Wow, the word rollercoaster is all I can come up with! Tuesday I was feeling very worn out and a little down. I realized I've been working really hard and keeping very busy, not only because I had a lot to do, but because I knew if I cried or got anywhere near upset, it would cause me intense physical pain. I survived my time in the hospital by staying very stoic and strong because I knew that's what I needed to do. I needed to start feeling and processing that time now that I was on less drugs and better able to breathe, etc. It's taking time, but I'm moving forward well. Tuesday I took a .4 mile walk to Walgreens to pick up some things to make myself more comfortable.
I'm constantly trying to figure out what I can do to decrease pain, and I had figured out that keeping pressure near my rib graft harvest incision helped the pain a TON. Especially if I need to lean forwards or strain my stomach muscles for things like having a bowel movement. If your child has rib graft, I highly recommend experimenting with pressure over the rib graft area. I was surprised it didn't make things worse, but so much better! To be more specific, I use my right hand (my incision is on the right side). I push in all the way from my fingers all the way down to my elbow wrapped around my chest, right below my breast (I actually don't push over the incision, but above it). For me, I need the most pressure applied by my palm.
By Tuesday evening, my body was sore and worn out from using my abdominals so much. Wednesday I felt a lot better. I was able to move around in chairs and scoot to the edges to get up and down much easier. I could bend a little bit forward instead of pleaing while keeping my upper body up and down. Then, by the evening, because my rib harvest site pain was getting so much better, I was realizing that the pain in my back was actually getting worse and not better. When I called Dr. Griffiths, he asked me to go to the E.R. because I might have developed a blood clot in my lung.
Luckily, no blood clot. However, I did have some fluid in my lungs and that was causing a bit of lung collapse. Not enough to be called pneumonia or a pneumothorax, just enough to cause me pain. Basically, I just have to use my incentive spirometer more.

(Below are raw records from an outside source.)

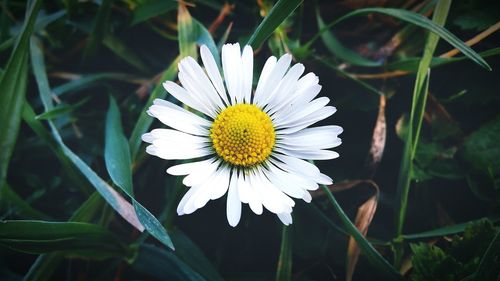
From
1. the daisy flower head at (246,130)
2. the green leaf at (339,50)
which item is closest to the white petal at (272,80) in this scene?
the daisy flower head at (246,130)

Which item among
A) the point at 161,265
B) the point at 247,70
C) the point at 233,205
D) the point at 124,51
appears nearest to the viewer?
the point at 233,205

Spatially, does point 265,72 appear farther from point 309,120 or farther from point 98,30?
point 98,30

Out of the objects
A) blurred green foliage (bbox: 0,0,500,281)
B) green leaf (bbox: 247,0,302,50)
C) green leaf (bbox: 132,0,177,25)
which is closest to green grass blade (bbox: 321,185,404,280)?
blurred green foliage (bbox: 0,0,500,281)

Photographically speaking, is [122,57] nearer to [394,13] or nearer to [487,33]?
[394,13]

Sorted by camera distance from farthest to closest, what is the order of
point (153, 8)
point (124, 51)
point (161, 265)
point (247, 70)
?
Result: point (124, 51), point (153, 8), point (161, 265), point (247, 70)

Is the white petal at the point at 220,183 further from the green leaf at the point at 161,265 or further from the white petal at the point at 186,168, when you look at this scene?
the green leaf at the point at 161,265

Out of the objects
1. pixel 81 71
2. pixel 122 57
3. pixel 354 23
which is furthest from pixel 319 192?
pixel 81 71

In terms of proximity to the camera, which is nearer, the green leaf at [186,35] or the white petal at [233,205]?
the white petal at [233,205]

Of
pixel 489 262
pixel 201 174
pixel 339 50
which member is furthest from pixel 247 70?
pixel 489 262
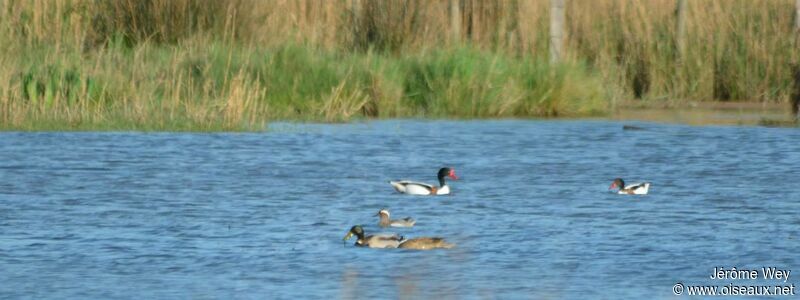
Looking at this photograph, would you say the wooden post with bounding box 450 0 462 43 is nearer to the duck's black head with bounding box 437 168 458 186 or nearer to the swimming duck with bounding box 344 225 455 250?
the duck's black head with bounding box 437 168 458 186

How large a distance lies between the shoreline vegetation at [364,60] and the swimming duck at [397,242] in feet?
26.3

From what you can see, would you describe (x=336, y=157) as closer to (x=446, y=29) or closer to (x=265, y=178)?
(x=265, y=178)

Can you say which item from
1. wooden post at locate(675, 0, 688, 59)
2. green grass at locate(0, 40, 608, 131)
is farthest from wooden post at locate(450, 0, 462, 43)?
wooden post at locate(675, 0, 688, 59)

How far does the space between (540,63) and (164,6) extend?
486 cm

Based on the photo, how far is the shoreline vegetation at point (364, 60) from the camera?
19828 millimetres

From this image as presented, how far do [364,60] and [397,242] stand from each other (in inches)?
424

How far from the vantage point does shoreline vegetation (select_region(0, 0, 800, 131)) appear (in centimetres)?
1983

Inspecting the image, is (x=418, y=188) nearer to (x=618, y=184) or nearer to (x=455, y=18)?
(x=618, y=184)

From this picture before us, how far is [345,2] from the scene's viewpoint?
83.4 ft

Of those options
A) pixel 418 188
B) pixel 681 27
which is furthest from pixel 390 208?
pixel 681 27

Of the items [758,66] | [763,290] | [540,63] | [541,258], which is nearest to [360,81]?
[540,63]

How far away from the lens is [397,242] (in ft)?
37.4

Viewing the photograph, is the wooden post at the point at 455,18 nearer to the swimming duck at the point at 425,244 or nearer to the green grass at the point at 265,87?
the green grass at the point at 265,87

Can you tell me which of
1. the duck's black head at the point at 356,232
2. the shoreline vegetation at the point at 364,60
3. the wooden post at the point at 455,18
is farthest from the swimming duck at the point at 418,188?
the wooden post at the point at 455,18
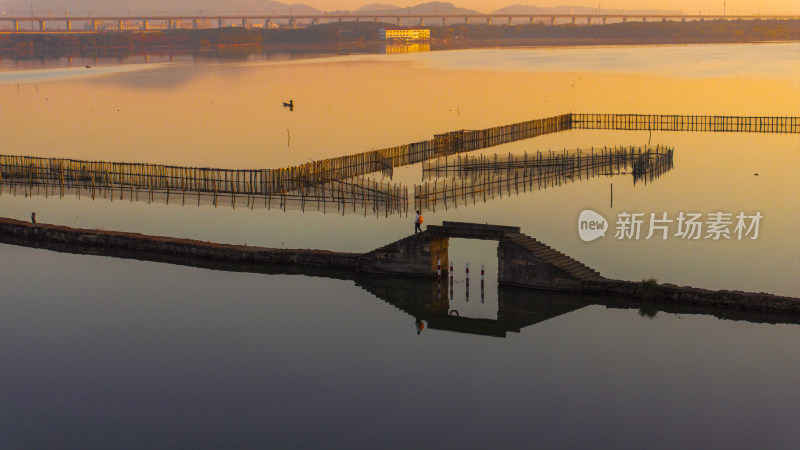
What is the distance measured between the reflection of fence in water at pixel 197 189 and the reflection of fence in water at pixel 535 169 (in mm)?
5349

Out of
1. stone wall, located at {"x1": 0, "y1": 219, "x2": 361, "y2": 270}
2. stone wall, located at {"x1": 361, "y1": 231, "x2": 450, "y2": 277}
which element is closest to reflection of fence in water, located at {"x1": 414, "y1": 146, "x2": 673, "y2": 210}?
stone wall, located at {"x1": 0, "y1": 219, "x2": 361, "y2": 270}

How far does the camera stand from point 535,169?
74.9 meters

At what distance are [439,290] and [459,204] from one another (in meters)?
18.5

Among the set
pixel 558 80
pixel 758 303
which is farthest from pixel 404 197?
pixel 558 80

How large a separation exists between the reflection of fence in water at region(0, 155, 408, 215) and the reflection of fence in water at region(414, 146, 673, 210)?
5.35 metres

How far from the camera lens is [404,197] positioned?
6147 centimetres

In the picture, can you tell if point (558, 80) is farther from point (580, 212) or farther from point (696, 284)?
point (696, 284)

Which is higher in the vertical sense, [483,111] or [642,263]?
[483,111]

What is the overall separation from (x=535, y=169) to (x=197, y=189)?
24306 millimetres

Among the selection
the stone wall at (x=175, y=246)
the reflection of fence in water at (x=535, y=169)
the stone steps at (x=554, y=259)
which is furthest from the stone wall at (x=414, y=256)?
the reflection of fence in water at (x=535, y=169)

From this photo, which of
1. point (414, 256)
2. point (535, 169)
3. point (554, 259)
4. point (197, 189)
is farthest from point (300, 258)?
point (535, 169)

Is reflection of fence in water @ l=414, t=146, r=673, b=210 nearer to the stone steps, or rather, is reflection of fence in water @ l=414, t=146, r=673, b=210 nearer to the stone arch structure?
the stone arch structure

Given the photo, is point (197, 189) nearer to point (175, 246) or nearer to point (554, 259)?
point (175, 246)

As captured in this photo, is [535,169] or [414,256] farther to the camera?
[535,169]
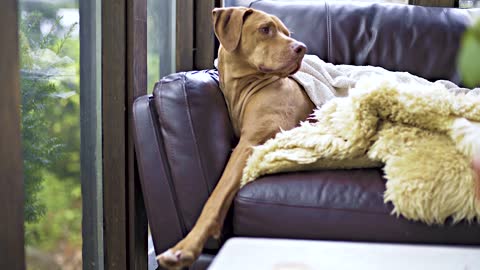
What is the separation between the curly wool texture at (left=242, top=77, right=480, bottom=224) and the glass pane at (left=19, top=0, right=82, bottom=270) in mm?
493

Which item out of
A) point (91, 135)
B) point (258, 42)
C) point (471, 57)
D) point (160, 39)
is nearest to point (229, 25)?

While I was in the E.R., however, I was finally able to break down and bit and cry and work through how scary my stay at the hospital had been (particularly the night so many people came into my room and tried to stick things behind my ears or touch my stomach). I talked to a wonderful nurse and Heidi came to visit.
By Wednesday I felt a lot better mentally and physically. I started realizing that the first 1 - 2 hours after I pull myself out of bed are horrible. I'm stiff and sore from the night, and VERY tired and groggy and irritable. I usually want nothing more than to lock myself in my room and sleep forever. But as long as I keep moving, I do wake up and feel a LOT better. I spent the afternoon hanging out with Heidi and Rosalee. We had a really good time and by evening I was feeling awesome.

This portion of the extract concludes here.